EXERCISE OBJECTIVE:
From the data below, return each line in which the string "Wellington" is found.

#####

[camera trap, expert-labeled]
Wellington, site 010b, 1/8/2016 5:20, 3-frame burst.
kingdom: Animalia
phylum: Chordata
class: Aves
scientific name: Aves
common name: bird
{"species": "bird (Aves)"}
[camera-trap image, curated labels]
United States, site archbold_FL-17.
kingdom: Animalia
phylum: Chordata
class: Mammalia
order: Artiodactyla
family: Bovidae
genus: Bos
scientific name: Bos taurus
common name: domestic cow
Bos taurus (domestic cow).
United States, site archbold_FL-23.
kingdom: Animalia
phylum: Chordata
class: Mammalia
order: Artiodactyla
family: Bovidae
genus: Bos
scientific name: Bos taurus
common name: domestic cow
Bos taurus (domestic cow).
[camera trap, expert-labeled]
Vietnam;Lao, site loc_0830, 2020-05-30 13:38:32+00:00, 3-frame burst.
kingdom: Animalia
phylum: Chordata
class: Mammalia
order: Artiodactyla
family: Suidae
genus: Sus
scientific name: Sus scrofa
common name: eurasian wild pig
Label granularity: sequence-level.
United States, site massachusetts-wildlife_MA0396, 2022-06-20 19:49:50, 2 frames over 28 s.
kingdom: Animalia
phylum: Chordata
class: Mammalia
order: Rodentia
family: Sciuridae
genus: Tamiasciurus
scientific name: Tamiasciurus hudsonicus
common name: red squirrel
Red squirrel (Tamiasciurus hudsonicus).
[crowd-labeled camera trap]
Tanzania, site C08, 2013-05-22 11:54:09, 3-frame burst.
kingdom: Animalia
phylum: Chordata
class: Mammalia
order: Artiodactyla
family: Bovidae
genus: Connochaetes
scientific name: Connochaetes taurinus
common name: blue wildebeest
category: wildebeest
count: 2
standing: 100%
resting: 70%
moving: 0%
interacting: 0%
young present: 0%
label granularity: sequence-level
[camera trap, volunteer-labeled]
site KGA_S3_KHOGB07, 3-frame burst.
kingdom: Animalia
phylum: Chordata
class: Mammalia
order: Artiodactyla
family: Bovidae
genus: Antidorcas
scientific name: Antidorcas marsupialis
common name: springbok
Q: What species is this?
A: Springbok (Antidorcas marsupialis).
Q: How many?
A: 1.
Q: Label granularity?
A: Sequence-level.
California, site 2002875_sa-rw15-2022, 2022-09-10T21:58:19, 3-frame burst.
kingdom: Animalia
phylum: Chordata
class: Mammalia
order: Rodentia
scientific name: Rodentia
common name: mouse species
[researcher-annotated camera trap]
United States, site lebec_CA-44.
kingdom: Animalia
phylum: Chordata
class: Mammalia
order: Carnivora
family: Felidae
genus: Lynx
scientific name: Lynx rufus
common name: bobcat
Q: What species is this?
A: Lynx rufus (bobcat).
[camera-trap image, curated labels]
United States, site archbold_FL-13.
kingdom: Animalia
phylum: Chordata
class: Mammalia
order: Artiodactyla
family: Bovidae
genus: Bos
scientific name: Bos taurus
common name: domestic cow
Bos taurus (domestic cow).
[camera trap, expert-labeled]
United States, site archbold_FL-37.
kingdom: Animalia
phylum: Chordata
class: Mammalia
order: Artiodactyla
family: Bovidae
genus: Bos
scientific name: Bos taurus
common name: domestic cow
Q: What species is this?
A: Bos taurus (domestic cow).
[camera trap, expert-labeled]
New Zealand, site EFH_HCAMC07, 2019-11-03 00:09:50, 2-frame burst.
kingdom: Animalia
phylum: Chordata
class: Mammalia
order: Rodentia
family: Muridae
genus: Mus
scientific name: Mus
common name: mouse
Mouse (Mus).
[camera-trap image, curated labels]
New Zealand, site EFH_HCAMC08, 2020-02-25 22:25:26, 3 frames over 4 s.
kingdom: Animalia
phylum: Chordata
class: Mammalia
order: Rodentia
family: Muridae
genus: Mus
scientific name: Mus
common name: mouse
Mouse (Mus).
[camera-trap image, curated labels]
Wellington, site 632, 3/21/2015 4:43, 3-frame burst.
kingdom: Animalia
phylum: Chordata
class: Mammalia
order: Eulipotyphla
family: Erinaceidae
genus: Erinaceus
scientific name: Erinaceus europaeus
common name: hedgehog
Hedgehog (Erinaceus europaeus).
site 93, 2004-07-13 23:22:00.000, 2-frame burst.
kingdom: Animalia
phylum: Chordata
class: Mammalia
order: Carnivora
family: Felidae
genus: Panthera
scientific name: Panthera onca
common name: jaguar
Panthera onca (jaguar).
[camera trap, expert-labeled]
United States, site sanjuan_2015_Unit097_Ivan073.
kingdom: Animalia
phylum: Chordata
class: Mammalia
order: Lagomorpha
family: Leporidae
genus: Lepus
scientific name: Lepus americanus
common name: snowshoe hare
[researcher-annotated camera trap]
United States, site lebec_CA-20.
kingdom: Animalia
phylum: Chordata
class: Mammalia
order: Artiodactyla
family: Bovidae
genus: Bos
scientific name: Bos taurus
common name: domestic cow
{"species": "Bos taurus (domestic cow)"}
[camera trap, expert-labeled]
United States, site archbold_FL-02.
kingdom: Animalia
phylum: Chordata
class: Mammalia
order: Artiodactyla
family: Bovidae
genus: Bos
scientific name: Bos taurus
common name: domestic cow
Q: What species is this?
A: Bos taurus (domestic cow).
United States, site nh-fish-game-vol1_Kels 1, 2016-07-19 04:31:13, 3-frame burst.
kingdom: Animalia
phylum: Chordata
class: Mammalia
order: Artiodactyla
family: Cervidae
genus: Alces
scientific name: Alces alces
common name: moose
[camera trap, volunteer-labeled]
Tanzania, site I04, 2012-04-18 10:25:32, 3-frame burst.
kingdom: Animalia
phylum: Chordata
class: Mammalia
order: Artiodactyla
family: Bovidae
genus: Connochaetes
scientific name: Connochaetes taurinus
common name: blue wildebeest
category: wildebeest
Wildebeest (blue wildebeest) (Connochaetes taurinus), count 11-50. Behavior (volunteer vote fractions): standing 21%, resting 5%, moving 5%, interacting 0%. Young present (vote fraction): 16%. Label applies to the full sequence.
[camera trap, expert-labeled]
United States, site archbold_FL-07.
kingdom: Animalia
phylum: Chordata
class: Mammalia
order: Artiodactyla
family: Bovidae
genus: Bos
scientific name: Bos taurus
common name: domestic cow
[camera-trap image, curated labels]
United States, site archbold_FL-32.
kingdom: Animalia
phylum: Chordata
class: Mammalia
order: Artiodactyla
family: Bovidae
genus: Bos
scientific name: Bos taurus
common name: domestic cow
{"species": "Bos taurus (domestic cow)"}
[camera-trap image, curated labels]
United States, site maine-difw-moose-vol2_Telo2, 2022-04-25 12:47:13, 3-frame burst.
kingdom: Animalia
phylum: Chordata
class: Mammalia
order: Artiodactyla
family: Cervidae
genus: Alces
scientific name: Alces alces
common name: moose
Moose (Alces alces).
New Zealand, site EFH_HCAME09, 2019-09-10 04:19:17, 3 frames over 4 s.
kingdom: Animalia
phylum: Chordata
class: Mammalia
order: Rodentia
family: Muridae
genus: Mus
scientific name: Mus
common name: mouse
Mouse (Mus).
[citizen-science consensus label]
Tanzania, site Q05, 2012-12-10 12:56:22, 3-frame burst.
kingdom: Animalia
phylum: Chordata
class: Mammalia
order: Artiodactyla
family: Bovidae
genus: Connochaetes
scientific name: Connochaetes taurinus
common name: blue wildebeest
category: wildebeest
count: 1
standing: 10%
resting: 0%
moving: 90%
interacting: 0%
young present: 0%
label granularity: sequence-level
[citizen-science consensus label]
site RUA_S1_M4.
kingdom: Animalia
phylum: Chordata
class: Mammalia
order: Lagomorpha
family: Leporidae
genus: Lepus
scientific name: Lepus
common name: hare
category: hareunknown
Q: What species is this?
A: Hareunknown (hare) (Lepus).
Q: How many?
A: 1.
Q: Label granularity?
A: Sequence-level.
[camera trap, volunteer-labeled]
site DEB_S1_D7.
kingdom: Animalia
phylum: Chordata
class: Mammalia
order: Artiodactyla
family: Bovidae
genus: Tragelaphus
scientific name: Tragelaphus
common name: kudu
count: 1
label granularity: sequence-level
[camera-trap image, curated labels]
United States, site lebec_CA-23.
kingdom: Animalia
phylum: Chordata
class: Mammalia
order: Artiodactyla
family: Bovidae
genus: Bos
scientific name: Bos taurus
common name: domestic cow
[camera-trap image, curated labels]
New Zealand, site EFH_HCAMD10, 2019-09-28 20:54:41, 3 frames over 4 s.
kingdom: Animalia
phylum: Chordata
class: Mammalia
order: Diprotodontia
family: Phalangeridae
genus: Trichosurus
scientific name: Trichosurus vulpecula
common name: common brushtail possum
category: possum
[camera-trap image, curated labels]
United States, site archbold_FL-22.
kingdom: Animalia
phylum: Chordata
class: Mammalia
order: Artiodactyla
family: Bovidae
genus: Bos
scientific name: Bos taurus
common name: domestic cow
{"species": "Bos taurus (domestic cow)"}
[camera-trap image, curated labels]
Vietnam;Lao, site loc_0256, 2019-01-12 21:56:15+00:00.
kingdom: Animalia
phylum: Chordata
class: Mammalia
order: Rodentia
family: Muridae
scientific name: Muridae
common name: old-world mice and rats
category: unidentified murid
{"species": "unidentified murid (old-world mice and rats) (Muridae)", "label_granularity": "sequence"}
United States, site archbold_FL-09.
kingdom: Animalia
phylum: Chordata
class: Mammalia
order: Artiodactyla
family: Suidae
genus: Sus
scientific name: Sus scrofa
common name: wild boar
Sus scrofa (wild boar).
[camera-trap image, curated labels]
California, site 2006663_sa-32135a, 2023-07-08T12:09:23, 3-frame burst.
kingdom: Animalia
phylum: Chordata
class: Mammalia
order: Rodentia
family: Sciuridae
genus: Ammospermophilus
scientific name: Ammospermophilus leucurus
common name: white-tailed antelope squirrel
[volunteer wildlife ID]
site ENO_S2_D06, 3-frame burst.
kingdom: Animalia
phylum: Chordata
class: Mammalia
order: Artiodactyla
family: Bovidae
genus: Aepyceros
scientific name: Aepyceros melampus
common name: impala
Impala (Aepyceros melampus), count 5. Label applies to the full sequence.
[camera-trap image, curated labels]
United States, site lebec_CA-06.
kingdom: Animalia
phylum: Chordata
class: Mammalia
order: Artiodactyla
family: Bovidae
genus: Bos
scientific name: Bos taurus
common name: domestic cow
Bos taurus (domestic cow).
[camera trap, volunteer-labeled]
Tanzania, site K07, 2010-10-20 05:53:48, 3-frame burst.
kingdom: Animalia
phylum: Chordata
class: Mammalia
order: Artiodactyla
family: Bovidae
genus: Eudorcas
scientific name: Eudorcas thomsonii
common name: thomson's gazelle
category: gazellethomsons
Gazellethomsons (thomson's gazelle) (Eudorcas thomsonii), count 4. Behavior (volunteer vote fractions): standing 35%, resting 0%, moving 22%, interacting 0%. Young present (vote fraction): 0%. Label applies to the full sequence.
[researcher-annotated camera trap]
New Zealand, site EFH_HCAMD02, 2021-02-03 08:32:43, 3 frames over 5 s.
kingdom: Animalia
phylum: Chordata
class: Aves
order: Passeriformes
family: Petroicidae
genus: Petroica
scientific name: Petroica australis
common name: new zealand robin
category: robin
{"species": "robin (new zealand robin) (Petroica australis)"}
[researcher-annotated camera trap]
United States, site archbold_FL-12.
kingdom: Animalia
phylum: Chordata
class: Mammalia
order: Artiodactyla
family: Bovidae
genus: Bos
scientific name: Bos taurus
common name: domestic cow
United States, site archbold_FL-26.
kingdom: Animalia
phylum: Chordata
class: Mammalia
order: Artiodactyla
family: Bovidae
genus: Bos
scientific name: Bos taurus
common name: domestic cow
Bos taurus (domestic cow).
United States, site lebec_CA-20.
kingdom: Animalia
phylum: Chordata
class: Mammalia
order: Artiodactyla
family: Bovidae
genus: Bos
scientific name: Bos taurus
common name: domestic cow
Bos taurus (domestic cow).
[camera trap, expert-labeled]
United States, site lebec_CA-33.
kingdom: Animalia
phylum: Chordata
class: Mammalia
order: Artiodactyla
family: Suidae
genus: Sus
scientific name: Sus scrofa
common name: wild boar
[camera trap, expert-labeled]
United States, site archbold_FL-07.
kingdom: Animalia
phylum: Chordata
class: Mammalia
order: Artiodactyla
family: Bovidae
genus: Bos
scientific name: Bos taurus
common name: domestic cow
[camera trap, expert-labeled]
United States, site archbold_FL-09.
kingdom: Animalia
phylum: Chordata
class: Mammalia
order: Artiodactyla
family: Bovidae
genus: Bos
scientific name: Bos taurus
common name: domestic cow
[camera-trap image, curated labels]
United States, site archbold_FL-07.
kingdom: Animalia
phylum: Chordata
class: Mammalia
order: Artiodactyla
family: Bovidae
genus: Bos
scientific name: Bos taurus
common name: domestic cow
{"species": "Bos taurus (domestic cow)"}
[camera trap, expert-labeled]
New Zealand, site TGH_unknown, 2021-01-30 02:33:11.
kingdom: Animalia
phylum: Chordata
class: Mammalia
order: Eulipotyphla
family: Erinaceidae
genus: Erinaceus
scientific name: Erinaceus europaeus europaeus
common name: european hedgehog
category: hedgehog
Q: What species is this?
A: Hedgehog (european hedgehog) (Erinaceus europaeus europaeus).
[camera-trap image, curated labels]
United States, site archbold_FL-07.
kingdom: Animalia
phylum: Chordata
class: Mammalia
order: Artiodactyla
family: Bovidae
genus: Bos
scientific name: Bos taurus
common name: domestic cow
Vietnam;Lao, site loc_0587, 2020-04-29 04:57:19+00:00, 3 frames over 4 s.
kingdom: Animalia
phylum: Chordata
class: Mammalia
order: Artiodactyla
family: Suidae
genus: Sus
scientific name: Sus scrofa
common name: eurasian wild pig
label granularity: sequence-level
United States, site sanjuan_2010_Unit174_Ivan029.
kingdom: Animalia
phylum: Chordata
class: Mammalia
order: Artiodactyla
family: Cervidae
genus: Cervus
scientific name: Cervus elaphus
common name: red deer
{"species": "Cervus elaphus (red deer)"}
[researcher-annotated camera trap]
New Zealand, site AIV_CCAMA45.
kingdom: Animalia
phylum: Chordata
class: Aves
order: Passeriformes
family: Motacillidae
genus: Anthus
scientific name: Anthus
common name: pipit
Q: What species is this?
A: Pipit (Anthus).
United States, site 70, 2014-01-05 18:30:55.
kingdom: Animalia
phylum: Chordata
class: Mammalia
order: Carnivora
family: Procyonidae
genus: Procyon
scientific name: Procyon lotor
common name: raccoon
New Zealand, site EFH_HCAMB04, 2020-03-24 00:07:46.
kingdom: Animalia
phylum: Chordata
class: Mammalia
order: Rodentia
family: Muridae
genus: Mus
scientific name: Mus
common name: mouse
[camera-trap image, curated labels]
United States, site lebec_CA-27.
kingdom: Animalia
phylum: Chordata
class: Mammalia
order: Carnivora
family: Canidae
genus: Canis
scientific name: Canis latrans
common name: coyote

#####

RESULT:
Wellington, site 010b, 1/8/2016 5:20, 3-frame burst.
Wellington, site 632, 3/21/2015 4:43, 3-frame burst.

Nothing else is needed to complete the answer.